### Exercise description
In the records, find each line where "interaction" occurs, and copy it.

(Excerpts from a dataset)
****
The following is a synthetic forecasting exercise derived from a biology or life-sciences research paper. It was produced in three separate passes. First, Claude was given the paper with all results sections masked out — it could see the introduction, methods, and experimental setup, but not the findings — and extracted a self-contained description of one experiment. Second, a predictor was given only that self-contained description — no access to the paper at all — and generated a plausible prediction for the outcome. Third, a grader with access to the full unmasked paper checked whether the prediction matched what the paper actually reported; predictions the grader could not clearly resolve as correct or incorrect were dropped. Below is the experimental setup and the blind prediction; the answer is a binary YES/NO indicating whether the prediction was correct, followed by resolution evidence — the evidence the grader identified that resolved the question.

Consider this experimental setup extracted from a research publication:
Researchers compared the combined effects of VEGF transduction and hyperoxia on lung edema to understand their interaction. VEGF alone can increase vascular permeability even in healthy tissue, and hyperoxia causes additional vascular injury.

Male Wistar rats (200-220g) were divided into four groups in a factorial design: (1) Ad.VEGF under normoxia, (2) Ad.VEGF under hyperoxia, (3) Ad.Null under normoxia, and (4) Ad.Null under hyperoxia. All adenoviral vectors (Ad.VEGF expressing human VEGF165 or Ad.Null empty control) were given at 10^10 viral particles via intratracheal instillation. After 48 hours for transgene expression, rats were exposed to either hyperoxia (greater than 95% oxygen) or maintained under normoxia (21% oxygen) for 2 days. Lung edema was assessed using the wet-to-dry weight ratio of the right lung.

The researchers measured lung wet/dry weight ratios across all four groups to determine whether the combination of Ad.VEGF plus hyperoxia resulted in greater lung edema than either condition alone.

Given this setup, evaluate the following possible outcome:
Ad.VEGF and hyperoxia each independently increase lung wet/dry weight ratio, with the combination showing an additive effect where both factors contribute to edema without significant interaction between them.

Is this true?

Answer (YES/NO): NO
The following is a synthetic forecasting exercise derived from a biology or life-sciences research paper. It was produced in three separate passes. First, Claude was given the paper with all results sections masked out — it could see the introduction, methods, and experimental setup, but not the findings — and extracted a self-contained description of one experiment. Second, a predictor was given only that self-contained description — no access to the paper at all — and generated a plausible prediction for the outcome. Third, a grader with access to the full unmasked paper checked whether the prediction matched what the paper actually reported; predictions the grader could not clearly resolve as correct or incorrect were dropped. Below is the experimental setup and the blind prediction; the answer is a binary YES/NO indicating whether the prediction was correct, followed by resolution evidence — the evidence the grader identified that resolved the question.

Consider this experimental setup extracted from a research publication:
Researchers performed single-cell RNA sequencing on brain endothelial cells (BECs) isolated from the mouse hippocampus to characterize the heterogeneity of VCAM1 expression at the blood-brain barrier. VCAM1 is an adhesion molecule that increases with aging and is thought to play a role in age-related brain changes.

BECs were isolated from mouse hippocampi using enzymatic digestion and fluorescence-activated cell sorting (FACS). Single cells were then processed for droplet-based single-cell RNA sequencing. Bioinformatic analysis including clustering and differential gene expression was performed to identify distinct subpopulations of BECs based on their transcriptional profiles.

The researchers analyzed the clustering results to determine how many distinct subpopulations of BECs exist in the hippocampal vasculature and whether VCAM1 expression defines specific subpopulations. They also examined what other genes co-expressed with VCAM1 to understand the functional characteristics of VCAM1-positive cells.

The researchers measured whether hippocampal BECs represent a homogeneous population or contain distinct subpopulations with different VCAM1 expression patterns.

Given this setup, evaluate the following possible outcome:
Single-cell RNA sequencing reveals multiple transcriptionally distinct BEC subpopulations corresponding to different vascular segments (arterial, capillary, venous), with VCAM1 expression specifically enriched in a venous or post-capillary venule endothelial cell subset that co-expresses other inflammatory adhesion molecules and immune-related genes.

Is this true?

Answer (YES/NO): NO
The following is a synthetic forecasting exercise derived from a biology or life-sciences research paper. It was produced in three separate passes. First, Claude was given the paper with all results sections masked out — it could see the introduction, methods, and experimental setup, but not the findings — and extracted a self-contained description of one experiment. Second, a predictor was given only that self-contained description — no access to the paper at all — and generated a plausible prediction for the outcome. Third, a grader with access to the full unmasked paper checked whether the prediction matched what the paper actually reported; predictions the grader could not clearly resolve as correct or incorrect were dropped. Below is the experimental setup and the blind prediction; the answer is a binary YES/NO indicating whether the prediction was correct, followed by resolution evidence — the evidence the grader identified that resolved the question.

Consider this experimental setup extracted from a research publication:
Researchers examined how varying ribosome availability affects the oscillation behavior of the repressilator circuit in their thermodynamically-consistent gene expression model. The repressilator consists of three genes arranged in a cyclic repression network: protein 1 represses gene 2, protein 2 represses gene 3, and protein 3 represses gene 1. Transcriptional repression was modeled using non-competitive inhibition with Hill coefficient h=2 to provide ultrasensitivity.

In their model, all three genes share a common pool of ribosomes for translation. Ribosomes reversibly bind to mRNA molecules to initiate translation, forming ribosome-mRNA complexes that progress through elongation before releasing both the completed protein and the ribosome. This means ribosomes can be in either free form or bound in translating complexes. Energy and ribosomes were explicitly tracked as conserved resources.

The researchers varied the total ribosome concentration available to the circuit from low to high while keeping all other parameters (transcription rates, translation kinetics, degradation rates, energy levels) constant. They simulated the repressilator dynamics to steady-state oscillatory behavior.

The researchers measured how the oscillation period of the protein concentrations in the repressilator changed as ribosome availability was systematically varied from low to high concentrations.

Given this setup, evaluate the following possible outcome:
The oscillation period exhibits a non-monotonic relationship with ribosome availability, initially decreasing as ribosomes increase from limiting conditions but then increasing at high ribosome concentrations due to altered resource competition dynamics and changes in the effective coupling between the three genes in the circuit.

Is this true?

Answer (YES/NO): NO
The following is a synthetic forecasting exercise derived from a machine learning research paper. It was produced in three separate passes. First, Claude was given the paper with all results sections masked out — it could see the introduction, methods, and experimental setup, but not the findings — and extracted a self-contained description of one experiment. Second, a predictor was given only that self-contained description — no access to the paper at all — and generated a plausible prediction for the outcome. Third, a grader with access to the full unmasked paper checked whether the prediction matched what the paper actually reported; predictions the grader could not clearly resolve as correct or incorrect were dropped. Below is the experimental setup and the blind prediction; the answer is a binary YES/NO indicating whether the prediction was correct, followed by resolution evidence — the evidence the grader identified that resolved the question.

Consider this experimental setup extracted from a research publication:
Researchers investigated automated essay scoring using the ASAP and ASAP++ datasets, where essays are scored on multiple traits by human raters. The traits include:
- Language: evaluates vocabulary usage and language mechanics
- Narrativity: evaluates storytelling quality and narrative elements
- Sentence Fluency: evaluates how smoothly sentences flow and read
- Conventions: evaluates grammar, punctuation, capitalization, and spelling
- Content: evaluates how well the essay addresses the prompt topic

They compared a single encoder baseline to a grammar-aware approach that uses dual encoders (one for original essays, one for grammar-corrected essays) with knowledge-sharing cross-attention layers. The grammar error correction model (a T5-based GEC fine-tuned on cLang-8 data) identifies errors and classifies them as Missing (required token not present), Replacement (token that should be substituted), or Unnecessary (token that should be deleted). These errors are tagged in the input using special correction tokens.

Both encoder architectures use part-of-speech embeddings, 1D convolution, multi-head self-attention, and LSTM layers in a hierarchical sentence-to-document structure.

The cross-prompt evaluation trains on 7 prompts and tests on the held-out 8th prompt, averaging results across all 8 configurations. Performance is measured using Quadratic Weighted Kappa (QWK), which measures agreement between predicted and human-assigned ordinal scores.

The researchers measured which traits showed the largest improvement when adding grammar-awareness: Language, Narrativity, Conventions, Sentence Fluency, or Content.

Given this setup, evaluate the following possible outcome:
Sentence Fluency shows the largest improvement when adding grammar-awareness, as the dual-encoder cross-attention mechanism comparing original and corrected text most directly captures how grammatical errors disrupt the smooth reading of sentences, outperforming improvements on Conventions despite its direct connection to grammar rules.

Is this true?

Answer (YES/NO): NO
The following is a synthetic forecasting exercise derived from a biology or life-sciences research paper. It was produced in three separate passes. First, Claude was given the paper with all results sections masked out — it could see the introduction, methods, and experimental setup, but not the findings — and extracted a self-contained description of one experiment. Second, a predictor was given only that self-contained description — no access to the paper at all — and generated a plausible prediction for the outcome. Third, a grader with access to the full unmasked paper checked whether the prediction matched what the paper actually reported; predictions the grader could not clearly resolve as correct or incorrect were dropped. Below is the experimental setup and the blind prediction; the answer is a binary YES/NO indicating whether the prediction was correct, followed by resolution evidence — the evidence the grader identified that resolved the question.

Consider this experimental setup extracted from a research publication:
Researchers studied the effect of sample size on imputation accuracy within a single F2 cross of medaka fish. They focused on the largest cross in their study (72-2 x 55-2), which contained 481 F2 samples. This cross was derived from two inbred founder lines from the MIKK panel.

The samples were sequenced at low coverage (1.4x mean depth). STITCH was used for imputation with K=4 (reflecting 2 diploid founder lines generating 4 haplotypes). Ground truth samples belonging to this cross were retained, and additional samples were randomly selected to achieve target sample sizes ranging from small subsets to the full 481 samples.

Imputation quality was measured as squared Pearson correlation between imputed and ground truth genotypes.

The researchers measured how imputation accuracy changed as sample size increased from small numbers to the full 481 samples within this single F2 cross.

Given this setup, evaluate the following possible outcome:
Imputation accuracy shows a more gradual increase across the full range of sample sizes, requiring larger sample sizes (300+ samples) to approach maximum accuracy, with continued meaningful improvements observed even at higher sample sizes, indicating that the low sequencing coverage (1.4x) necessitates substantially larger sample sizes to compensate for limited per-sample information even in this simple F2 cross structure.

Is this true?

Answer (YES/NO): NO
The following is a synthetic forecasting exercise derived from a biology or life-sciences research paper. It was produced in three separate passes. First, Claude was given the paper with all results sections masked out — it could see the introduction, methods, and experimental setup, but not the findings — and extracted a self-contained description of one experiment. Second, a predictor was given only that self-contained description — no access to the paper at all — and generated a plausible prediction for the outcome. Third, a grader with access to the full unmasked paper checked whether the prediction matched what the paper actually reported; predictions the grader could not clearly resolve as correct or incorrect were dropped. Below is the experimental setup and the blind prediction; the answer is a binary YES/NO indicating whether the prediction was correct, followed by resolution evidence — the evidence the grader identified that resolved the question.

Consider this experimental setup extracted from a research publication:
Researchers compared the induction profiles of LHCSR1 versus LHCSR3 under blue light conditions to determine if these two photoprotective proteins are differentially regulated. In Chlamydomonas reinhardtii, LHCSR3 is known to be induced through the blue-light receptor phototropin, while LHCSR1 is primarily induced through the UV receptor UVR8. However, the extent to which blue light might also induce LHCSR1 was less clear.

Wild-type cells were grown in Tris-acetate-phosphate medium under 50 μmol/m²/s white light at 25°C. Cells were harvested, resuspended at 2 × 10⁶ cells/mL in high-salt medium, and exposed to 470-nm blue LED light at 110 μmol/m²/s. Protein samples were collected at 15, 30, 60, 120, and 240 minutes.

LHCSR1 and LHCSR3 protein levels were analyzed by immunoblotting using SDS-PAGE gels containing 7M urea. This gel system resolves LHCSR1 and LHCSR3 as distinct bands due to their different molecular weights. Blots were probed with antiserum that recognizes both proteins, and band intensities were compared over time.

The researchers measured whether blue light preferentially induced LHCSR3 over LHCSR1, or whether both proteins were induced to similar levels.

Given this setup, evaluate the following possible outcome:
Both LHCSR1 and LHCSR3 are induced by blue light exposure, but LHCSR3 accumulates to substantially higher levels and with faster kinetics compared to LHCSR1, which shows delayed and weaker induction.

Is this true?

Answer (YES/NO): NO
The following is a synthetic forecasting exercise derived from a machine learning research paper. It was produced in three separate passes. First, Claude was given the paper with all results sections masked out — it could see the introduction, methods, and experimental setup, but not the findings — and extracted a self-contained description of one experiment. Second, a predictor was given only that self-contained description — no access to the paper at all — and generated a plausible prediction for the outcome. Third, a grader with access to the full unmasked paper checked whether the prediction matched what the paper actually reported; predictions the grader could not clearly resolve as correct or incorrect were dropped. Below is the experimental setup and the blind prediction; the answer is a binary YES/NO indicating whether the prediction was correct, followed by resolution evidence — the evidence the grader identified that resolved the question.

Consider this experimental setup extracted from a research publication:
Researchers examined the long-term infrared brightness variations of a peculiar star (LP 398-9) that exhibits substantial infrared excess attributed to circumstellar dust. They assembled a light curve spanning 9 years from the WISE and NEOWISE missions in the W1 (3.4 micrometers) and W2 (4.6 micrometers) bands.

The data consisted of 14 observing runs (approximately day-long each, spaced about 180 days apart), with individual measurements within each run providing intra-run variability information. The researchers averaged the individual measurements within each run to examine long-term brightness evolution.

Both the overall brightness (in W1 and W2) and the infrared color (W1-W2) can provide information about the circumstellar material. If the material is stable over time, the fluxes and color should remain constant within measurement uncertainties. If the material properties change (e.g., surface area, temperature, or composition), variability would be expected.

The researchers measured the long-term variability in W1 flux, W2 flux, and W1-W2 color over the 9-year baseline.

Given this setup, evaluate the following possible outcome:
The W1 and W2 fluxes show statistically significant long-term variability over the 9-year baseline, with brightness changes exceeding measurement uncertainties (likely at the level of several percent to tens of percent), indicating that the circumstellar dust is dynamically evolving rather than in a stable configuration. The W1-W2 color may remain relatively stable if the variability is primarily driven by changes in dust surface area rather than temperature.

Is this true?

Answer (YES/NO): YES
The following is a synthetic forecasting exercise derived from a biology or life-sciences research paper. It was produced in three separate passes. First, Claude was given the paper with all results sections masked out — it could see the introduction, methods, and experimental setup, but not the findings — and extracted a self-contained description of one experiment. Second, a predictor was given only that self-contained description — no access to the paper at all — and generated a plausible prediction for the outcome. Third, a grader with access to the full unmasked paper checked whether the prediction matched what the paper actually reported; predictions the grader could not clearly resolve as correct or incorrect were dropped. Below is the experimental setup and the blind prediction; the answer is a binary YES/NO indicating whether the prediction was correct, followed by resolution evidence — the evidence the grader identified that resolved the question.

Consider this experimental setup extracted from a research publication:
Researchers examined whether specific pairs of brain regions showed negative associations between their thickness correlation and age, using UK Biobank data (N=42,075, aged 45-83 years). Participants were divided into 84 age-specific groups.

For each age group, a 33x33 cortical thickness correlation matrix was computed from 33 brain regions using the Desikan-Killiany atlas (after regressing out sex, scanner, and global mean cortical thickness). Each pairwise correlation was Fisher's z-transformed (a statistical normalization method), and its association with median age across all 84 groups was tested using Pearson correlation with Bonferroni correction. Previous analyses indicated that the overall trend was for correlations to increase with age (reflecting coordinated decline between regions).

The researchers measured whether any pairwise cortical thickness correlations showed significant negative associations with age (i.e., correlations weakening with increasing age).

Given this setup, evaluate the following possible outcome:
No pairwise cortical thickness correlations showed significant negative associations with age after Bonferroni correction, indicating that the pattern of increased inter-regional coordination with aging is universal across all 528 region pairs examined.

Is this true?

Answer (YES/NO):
****
### Written response
Researchers compared the combined effects of VEGF transduction and hyperoxia on lung edema to understand their interaction. VEGF alone can increase vascular permeability even in healthy tissue, and hyperoxia causes additional vascular injury.
Ad.VEGF and hyperoxia each independently increase lung wet/dry weight ratio, with the combination showing an additive effect where both factors contribute to edema without significant interaction between them.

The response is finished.